On the roof, you need to replace the caps. Broan or such make good quality caps with rubber foam seal around the door. First check the box stores at least to get a feel for what is good quality. Most important is the door and rubber foam (cheap foam will not work) that is flat and makes a good seal. Next is strong steel mesh outside that will keep out mice and such. If not the box stores, check amazon and you can return if door is not flat. Call it defective. Since roof caps have down closing doors (vs wall caps that close to the side), and bath fans are not high power, weights on these doors will prevent proper ventilation.
If I had the choice, I'd put them on the wall using same good quality steel caps.


----------



## Mahonroy (Jan 17, 2017)

joecaption said:


> Post some picture of how it's vented out the roof.
> This is not a common as you suggested.


I uploaded 2 photos showing how its vented outside. I believe the vents to be the shiny silver boxy ones:


















This is a brand new house by the way, build was completed like 2 months ago.


----------



## ryansdiydad (Aug 16, 2015)

Not familiar with those caps but others probably are and can provide more information.. 
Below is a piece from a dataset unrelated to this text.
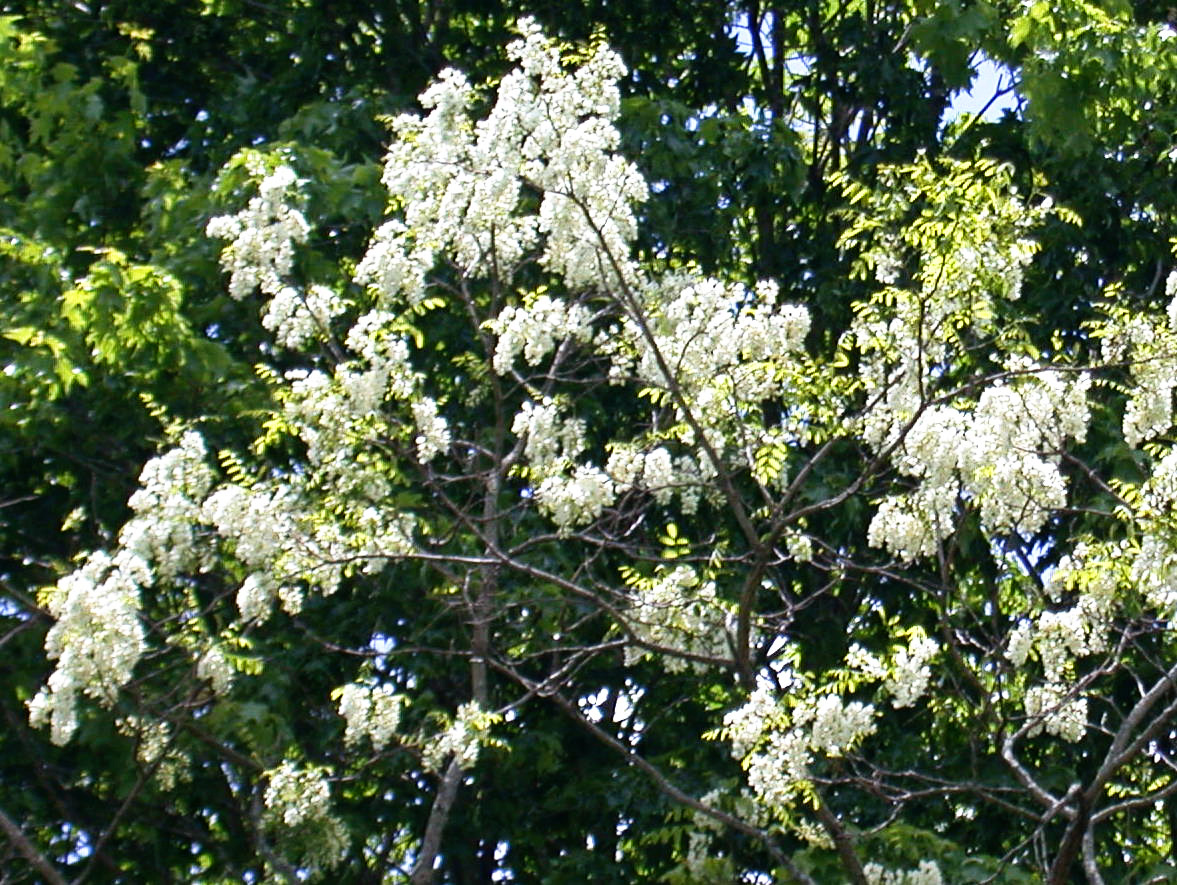 Rurification more trees with white flowers more trees with white flowers mightylinksfo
Barring that the next step would be going on the roof and checking if these all have dampers to prevent the draft you seem to be experiencing.. Essentially when the bathroom fan is not in use the dampers should be shut to prevent any air from blowing in from the outside... Odds are that they either do not have them or they are defective..


----------



## lenaitch (Feb 10, 2014)

If the build is that new, contact the builder/developer and run the problem by them. Any dinking you do will likely negate anything they might have been willing to do.


----------



## carpdad (Oct 11, 2010)

If the pvc pipe on the wall is for radon, it is not draining to sewer. It is buried under your slab and draining into it. I would put another 1/8 or more bend at the end.


----------



## Mahonroy (Jan 17, 2017)

carpdad said:


> If the pvc pipe on the wall is for radon, it is not draining to sewer. It is buried under your slab and draining into it. I would put another 1/8 or more bend at the end.
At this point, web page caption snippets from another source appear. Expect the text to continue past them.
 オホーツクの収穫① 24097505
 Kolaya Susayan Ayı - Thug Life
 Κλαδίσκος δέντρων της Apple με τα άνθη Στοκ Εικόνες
Carpdad, I am not sure what you are talking about...

The white pipe is for radon, this works by pumping radon gas from under the slab and out to the top of the roof. It has nothing to do with drainage, or the bathroom vent flapper sounds.


----------



## RRH (Nov 24, 2016)

Dont add a weight it will not open.

Some reason you have the outside vents in just the right place for to much wind.
I assuming they are not having this problem when the central heat is on. Doors closed to bath and a vent close by the exhaust fan.

Try this first. Lambro 1775L Inline Damper 
get any brand. This one just easy for you to goggle.

Still a prob. Maybe a bad batch of the exhaust fan. So remove flapper and use an inline one.

And of course if you really have cheap fans and want an upgrade. Unplug the fan motor and delete the flapper in you fan. Then install a panasonic inline fan.


----------